Un après-midi, au bar de l'Hôtel Bristol à Paris - sa deuxième maison - un coursier l'accoste : "Monsieur Dida ? De la part de Monsieur Cayzac." Alain Cayzac, ancien président du Paris-Saint-Germain, lui a fait envoyer son livre dédicacé sur les coulisses du club. Quelques jours plus tard, dans une réunion de boxe, c'est Enrico Macias qui le croise, l'embrasse : "Ça va champion ?" Une autre fois, c'est Zinédine Zidane. Tard dans la nuit, au VIP Room, discothèque parisienne, il partage sa table avec le chanteur Pascal Obispo.

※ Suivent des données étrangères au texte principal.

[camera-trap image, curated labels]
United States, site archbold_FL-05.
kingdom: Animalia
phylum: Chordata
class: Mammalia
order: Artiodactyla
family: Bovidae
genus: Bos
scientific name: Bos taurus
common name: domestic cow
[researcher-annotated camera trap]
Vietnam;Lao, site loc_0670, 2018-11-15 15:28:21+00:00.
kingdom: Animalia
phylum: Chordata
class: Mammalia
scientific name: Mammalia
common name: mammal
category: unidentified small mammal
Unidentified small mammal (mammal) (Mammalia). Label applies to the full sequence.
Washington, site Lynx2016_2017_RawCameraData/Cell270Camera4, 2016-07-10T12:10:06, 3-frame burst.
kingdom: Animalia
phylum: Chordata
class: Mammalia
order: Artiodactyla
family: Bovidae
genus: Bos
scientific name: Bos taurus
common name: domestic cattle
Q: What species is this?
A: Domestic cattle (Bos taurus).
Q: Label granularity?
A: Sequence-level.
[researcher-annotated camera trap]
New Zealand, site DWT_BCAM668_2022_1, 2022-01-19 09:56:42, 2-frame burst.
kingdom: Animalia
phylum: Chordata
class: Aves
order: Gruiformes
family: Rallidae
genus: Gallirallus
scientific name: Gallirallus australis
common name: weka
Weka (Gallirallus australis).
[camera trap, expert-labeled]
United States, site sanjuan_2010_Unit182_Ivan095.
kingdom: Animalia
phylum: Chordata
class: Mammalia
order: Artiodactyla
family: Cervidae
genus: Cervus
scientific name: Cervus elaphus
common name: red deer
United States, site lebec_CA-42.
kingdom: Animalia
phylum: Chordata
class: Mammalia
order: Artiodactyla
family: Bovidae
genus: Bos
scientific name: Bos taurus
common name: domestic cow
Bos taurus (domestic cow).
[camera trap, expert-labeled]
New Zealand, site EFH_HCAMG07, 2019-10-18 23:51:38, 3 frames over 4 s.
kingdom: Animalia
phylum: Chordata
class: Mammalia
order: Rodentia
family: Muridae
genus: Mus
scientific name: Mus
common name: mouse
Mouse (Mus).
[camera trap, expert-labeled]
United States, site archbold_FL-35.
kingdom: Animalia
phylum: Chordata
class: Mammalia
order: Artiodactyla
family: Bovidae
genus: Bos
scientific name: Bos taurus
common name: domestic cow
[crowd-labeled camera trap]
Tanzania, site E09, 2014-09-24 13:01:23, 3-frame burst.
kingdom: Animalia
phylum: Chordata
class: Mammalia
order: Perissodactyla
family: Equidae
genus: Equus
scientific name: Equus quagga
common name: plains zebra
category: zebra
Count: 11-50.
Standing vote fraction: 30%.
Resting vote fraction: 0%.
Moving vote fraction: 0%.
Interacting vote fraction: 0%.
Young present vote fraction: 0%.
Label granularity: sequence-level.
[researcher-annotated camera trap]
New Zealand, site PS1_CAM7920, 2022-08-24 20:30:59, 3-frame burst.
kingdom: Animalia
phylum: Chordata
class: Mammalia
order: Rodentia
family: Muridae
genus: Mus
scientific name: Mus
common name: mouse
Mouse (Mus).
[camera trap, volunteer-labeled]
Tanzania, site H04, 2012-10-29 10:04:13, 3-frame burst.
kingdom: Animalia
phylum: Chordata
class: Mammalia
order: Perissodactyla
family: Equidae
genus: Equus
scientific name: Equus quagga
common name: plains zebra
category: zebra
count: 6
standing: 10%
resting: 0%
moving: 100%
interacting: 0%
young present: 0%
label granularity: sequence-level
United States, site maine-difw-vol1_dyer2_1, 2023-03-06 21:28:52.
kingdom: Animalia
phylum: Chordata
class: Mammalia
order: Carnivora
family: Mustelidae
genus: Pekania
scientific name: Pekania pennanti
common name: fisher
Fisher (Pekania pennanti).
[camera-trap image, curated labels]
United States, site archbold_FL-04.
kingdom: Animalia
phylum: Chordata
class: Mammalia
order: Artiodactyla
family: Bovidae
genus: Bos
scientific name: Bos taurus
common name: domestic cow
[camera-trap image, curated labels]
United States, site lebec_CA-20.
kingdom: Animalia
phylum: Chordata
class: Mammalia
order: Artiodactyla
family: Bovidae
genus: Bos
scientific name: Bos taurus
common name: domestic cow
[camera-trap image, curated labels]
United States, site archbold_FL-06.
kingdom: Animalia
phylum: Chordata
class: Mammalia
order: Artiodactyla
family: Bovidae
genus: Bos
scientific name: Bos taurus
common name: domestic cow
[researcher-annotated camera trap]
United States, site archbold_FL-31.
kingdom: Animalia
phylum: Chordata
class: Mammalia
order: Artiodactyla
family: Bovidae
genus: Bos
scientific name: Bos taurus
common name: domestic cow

Dida Diafat est un homme au carnet d'adresses aussi épais que le Who's Who. "Il est à l'aise dans tous les milieux", reconnaît Jean-Louis Souman, le directeur de l'Hôtel Bristol qui le convie à ses soirées privées. Dida ou l'histoire hollywoodienne d'un petit caïd d'une cité du Val-d'Oise, devenu une star planétaire du ring avec onze titres de champion du monde de boxe thaïe. Retraité de ce sport de combat ultraviolent, il est aujourd'hui un acteur, made in ghetto : il joue son troisième rôle dans le film Mutants, sorti en salles le 6 mai.
Dida est aussi chef d'entreprise : il gère sa marque de vêtement "Kobey" qui fait près de 1 million d'euros de chiffres d'affaires. Du sommet de son succès, la crasse de son quartier de Villiers-le-Bel (Val-d'Oise) semble si loin. "Il n'a jamais oublié d'où il venait", rappelle une proche... Michèle Alliot-Marie, ministre de l'intérieur.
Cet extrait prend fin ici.